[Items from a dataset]
>>>>

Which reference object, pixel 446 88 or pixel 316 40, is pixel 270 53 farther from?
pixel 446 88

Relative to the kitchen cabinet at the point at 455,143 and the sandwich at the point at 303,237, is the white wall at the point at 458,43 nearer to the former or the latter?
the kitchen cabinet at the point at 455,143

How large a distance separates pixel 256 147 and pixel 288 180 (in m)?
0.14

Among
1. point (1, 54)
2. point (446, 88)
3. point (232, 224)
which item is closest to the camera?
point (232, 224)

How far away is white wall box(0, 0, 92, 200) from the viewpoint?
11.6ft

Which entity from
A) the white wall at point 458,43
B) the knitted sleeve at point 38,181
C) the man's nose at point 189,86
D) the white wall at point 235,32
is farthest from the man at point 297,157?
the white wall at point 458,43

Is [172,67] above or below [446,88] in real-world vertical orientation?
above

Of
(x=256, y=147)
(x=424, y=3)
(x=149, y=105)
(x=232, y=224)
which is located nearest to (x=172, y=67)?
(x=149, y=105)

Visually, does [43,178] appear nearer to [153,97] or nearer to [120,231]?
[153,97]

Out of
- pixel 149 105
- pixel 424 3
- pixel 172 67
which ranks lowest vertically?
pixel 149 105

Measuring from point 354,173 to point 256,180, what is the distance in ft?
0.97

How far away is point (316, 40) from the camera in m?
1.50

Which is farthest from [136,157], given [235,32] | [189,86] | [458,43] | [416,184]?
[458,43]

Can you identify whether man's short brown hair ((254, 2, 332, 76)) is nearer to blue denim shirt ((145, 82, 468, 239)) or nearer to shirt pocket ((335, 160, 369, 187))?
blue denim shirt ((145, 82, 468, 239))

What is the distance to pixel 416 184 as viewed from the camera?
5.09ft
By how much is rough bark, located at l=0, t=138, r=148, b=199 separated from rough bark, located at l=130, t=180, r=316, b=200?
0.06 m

<<<<

▸ What you need to do: List each line of the rows above that contains the word "camera".

▸ Response:
which item is closest to the camera?
How far away is point (316, 40) from the camera in m?
What is the distance to pixel 416 184 as viewed from the camera?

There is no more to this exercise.